■ PAGE EXTRACT
━━━━━━━━━━━━━━━━━━━━━━━━━━━━━━

The Osage Indians were dominant in the area and fought other tribes and the Spanish explorers but traded with French trappers and traders in the early 18th century. The Indians received guns, ammunition, blankets, and other goods. A major trade route of the Osage to St. Louis crossed the lower Current River in Ripley County. By the early 1800s the Osage gave up their Missouri and Arkansas hunting grounds and eastern tribes, the Cherokee, Delaware and Shawnee dominated the lucrative Ozark trade network until approximately 1830. Some Shawnee established villages in 1812-1837 on the Jack’s Fork River. 

By the 1830’s, most of the Delaware and Shawnee had departed the Ozarks. Historical maps and other literary sources report at least ten Indian camps and villages in the Current River valley during the first decade of the nineteenth century. 

Early Settlement Rural Community on Ozark Frontier, 1815-1850

The early American settlers in the Ozarks, were native-born Americans of Scotch-Irish ancestry. They adapted their “stockman-farmer-hunter” economy to the wooded hills of the Current River basin. Before the invasion of land speculators, the Civil War, the railroads and large-scale corporate lumber, the southern uplanders planted their hill and river communities with little contact with outside society.

Up to 1850, 98 percent of the people who migrated followed three basic paths: a central route from Kentucky and Tennessee, a northern route from Illinois and Indiana, and a southern one from Alabama and Arkansas. Records of pre-1820 are sparse. During his 1818-1819 excursion through the Ozarks, Henry R. Schoolcraft said that “many plantations and farms” occupied the banks of the Little Black, Current, Eleven Point and other rivers of the area. The first pioneers included Isaac Kelley, Zimri Carter, and Thomas Boggs Chilton, whose families became long established and prominent along the riverway. A variety of important factors, chiefly geographic constraints, the self-sufficiency nature of the economy and sock ties, influenced the selection of homesites. Along the Current, the American settlers judged the terraces above the floor plain as more attractive locations. Herbert Clendenen noted: “These sites had easy access to water, immunity from flooding, gently inclined, tillable slopes and an unlimited upland for grazing and foraging stock.”

Between 1820 and 1840, most homesites were scattered in an area bordering to the north and south by Round Spring and Owls Bend on the Current and to the west by Alley Spring on the Jacks Fork in areas recently vacated by the Delaware and Shawnee. They along with a few Creek, farmed, raised livestock, and hunted here. Their lifeway resembled that of the white Ozark frontier settlers and as historian Lynn Morrow stated, “squatters tailed the migrating eastern tribes and benefited from the land and building improvements abandoned by them along the trek westward.”

Along the upper Current, above Van Buren, a frontier self-sufficiency prevailed where plain folk got a living by herding, hunting, farming, and trading or economic generalists. They most often occupied small forty- to eighty-acre farmsteads with several acres fenced off for crops. They relied on meat from domestic livestock and to a lesser degree from wild game. They raised both hogs and cattle, but hogs were the staples. These were called generalist farmers.

━━━━━━━━━━━━━━━━━━━━━━━━━━━━━━

[Entries on spatial position]
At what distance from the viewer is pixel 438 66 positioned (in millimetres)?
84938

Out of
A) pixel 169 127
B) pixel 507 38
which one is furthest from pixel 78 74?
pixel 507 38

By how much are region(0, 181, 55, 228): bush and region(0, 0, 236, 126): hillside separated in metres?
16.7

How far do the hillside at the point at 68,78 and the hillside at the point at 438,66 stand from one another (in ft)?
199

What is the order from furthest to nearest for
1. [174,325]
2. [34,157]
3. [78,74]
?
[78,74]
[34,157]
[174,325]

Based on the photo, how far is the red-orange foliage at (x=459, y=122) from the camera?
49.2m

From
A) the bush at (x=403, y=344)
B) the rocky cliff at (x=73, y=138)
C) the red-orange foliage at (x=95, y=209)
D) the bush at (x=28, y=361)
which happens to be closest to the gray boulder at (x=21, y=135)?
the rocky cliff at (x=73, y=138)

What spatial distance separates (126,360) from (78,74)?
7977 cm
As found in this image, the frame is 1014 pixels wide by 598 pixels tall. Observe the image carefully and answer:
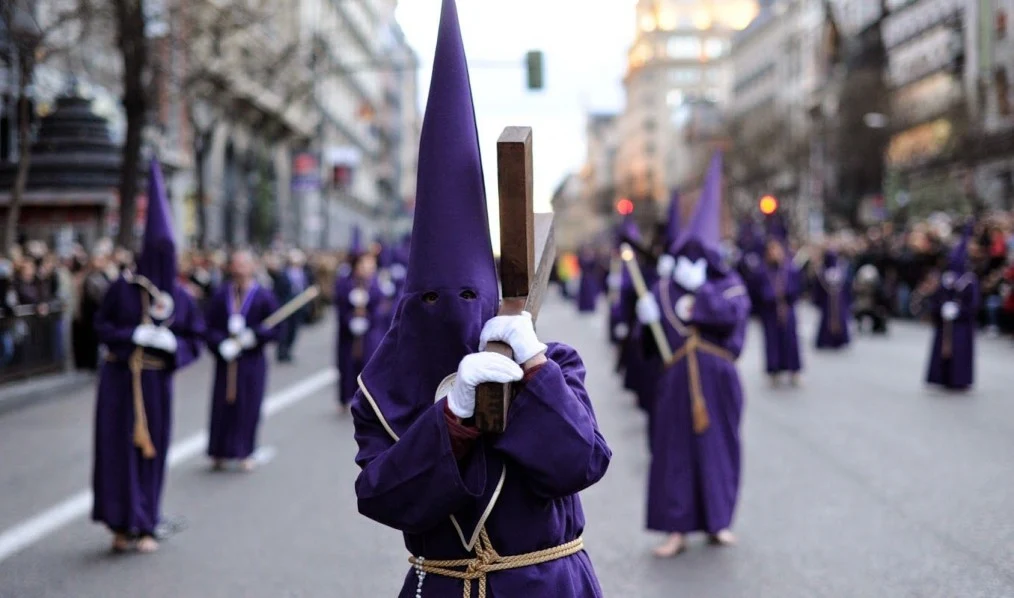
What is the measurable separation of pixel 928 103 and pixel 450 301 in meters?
53.5

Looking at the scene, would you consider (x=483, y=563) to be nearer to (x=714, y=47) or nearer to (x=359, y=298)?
(x=359, y=298)

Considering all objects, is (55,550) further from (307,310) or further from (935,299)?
(307,310)

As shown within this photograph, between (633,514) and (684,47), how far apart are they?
150259mm

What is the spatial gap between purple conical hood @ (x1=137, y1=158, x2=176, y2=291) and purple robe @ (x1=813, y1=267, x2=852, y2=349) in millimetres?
15232

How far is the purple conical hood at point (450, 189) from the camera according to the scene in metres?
2.97

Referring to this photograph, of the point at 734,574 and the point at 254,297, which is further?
the point at 254,297

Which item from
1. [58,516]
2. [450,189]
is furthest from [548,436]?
[58,516]

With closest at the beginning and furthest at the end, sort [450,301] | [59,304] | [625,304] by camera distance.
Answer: [450,301] → [625,304] → [59,304]

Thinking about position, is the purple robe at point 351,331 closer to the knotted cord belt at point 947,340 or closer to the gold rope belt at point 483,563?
the knotted cord belt at point 947,340

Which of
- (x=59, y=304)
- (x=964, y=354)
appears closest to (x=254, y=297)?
(x=59, y=304)

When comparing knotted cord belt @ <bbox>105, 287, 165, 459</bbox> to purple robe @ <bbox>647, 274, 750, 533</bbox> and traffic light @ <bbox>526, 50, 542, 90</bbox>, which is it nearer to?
purple robe @ <bbox>647, 274, 750, 533</bbox>

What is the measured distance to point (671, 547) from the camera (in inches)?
274

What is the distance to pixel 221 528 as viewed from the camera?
7840 millimetres

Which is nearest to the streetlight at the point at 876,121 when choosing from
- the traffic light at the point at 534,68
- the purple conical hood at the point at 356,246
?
the traffic light at the point at 534,68
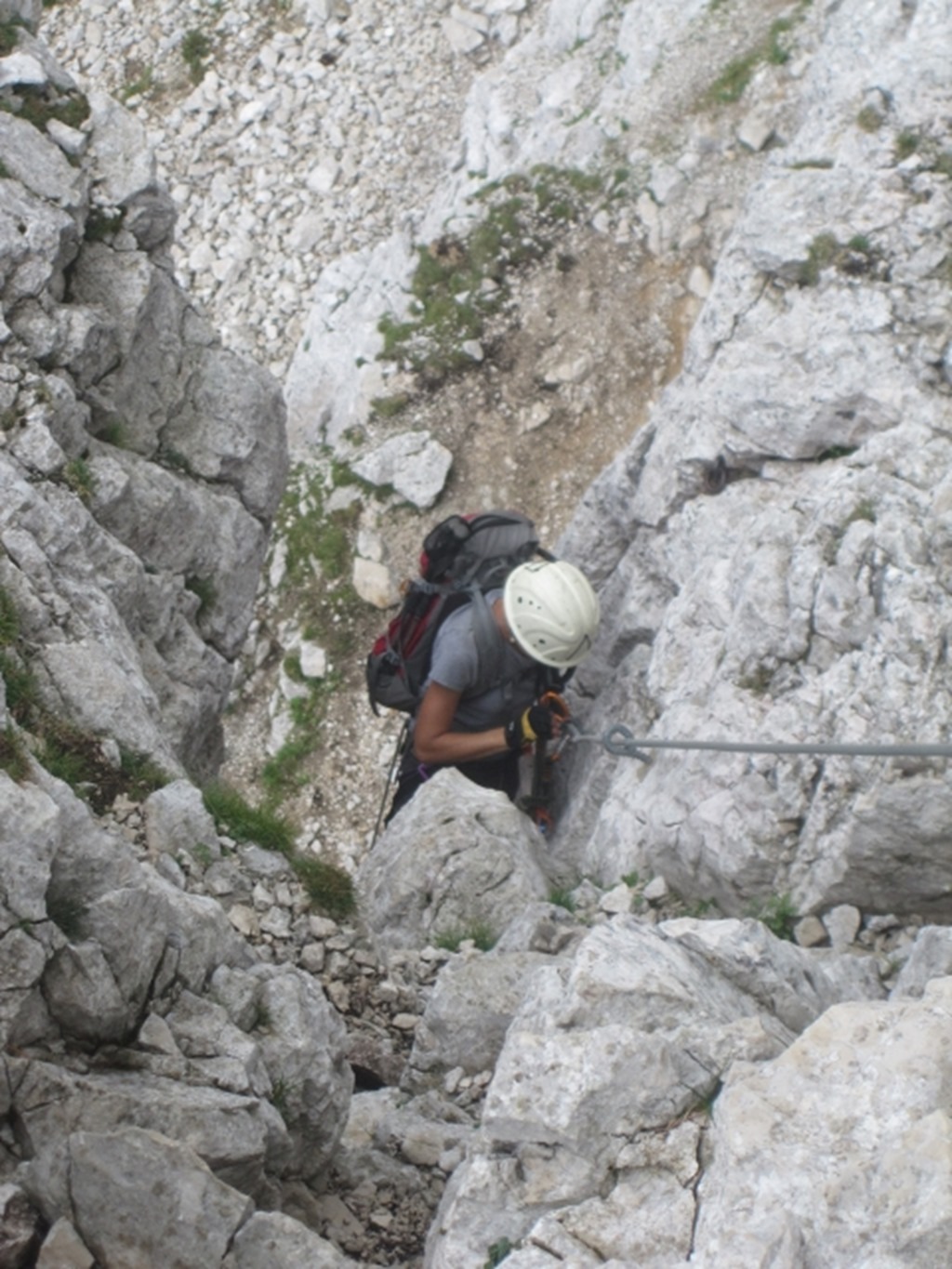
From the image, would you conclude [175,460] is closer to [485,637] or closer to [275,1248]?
[485,637]

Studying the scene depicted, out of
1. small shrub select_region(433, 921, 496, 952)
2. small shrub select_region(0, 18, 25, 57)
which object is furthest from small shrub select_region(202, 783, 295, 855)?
small shrub select_region(0, 18, 25, 57)

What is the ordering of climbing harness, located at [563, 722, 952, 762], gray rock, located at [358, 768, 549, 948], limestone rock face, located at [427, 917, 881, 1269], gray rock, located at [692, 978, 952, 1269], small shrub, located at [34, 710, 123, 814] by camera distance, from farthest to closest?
1. gray rock, located at [358, 768, 549, 948]
2. small shrub, located at [34, 710, 123, 814]
3. climbing harness, located at [563, 722, 952, 762]
4. limestone rock face, located at [427, 917, 881, 1269]
5. gray rock, located at [692, 978, 952, 1269]

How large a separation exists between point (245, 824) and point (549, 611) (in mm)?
3757

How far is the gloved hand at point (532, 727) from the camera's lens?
499 inches

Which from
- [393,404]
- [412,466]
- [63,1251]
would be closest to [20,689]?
[63,1251]

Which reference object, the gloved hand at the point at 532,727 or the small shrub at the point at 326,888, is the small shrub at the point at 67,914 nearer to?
the small shrub at the point at 326,888

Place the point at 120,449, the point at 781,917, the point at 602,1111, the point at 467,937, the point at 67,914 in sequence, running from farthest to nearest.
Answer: the point at 120,449 < the point at 467,937 < the point at 781,917 < the point at 67,914 < the point at 602,1111

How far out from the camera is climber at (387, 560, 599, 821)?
12.4 meters

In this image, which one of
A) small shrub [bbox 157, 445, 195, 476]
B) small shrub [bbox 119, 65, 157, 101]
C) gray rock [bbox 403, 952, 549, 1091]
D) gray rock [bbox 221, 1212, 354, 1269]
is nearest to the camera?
gray rock [bbox 221, 1212, 354, 1269]

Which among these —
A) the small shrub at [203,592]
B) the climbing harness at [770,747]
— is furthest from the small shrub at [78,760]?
the small shrub at [203,592]

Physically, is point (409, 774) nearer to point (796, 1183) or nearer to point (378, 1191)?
point (378, 1191)

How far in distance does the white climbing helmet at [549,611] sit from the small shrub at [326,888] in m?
3.44

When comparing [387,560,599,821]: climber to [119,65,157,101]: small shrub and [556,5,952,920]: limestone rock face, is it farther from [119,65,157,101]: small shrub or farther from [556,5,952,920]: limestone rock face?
[119,65,157,101]: small shrub

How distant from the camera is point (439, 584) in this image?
1380 centimetres
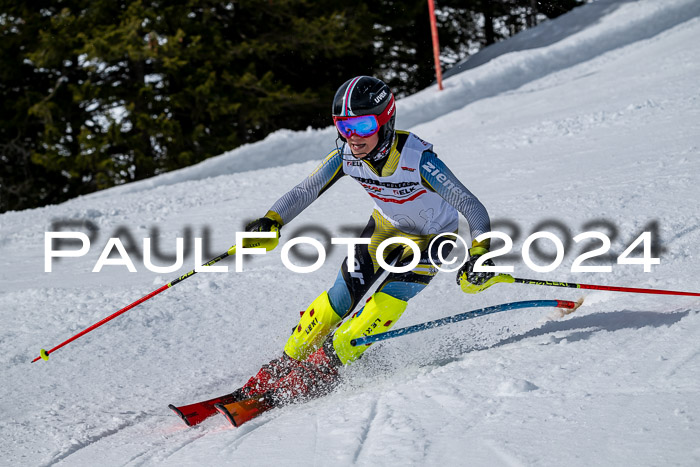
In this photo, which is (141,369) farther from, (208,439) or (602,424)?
(602,424)

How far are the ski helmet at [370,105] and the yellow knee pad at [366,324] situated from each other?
829 millimetres

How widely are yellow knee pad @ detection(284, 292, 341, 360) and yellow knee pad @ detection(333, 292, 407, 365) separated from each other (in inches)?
4.3

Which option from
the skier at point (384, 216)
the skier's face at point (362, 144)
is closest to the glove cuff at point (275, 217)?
the skier at point (384, 216)

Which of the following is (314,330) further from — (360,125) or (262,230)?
(360,125)

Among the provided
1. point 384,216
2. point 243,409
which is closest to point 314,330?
point 243,409

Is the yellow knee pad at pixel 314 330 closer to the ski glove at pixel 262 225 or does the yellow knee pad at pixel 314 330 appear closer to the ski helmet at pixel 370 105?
the ski glove at pixel 262 225

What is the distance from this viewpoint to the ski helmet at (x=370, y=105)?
365 cm

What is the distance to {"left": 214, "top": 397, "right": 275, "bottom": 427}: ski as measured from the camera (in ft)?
11.2

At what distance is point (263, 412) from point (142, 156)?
12.1 m

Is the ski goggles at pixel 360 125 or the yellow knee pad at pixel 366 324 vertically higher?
the ski goggles at pixel 360 125

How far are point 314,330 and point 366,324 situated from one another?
1.05 ft

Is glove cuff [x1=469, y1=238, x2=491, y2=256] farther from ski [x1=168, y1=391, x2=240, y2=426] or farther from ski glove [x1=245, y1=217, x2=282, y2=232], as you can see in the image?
ski [x1=168, y1=391, x2=240, y2=426]

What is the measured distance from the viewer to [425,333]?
479 centimetres

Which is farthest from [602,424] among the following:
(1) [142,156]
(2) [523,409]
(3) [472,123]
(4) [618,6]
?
(4) [618,6]
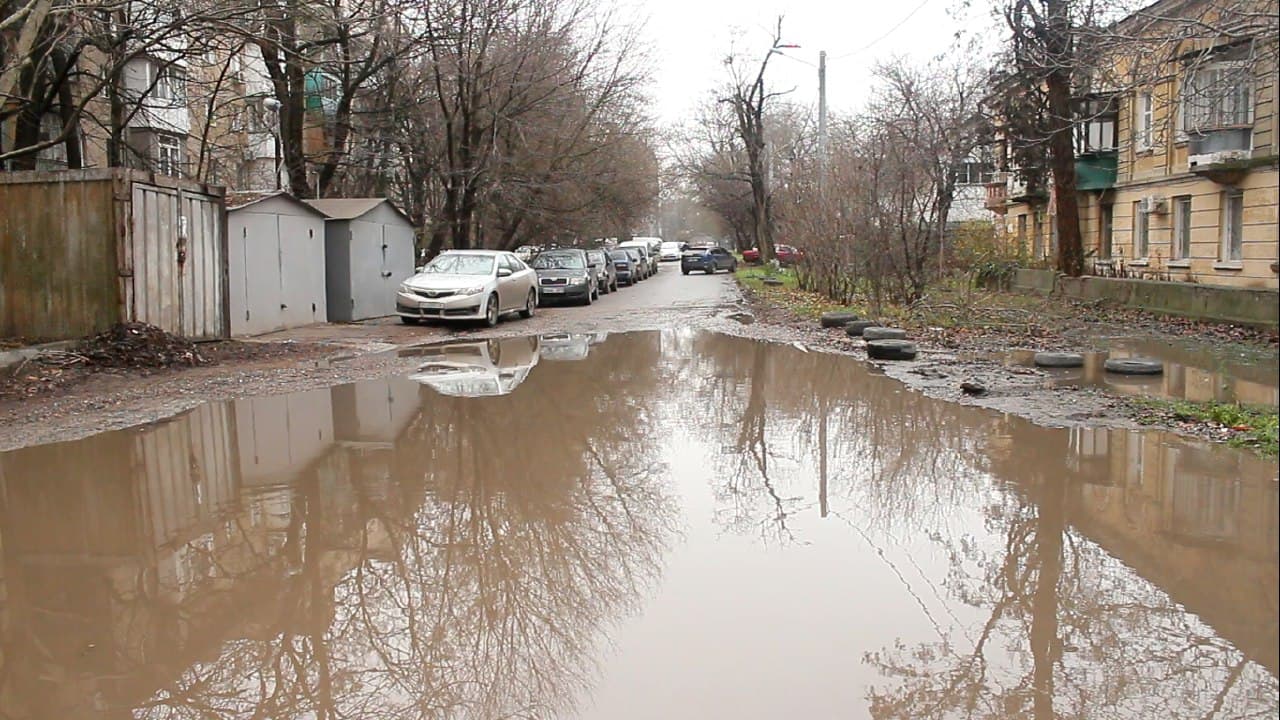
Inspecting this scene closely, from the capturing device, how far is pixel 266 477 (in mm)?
8219

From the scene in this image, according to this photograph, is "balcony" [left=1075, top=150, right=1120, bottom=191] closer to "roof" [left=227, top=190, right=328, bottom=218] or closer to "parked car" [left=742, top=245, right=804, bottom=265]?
"parked car" [left=742, top=245, right=804, bottom=265]

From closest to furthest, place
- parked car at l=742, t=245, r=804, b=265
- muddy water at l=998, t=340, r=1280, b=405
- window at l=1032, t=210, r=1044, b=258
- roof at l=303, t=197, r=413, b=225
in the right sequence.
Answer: muddy water at l=998, t=340, r=1280, b=405 → roof at l=303, t=197, r=413, b=225 → parked car at l=742, t=245, r=804, b=265 → window at l=1032, t=210, r=1044, b=258

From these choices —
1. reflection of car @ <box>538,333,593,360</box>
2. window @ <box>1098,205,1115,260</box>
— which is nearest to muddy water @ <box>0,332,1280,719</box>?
reflection of car @ <box>538,333,593,360</box>

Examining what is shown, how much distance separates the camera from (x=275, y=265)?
20.5 metres

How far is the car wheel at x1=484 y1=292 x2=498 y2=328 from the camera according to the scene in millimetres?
22172

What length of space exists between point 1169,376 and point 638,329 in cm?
1133

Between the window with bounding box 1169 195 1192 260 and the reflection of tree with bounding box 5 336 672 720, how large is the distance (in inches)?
941

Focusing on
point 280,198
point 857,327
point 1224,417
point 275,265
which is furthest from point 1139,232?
point 1224,417

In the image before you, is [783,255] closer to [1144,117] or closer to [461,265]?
[1144,117]

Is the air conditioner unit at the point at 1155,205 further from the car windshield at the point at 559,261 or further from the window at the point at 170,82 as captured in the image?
the window at the point at 170,82

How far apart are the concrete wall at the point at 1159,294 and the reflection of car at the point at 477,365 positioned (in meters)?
9.70

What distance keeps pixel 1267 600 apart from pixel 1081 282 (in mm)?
24830

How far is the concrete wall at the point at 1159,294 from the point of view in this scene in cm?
1823

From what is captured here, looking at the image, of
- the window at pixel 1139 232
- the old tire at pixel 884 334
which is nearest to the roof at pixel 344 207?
the old tire at pixel 884 334
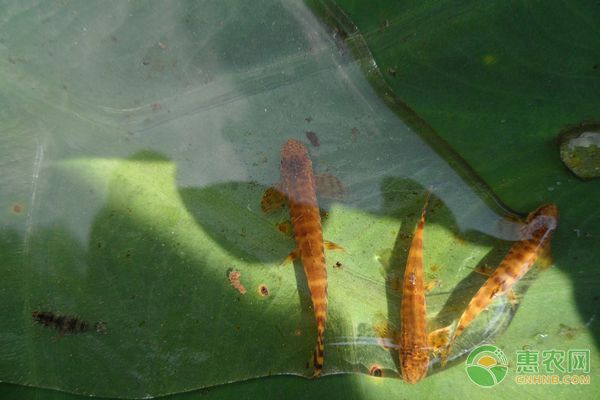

━━━━━━━━━━━━━━━━━━━━━━━━━━━━━━

■ EXERCISE
Carry the history of the Current River region further, starting after its final sentence. The listing isn't needed here.

■ EXERCISE ANSWER
In the lower Current River valley, before Van Buren, the presence of larger commercial farms and some farms considered plantations marked a contrast from the upper Current self-sufficiency. The Current River widened in the south and created wider more fertile alluvial valleys. Early settler such as Zimri Carter and Isaac Kelly selected this choice land for their relatively large plantations during the first decades of the nineteenth century. The lower Current was navigable for small boats and barges throughout the year providing outside markets for the crops of the larger commercial farms. Slaves and local barter goods like pelts, agri products for store goods helped the economy.

Family clusters drew people to the area as an important cultural feature. Small rural hamlets and mill sites served as meeting places vital to the sense of community in the isolated Ozark frontier. They consisted of a store, a grist mill, possibly a distillery, and seldom more than eight log dwellings. In rare instances, they also included a blacksmith shop. The gristmill sites, where settlers frequently visited to have their corn ground, were fundamental to local self-sufficiency. Three basic mill technologies–hand-,animal, and water powered mills existed in the Current Valley. Some early settlers relied on hand mills. (P 34) Before 1860, at least ten grist mills and six sawmills operated in the Current River valley.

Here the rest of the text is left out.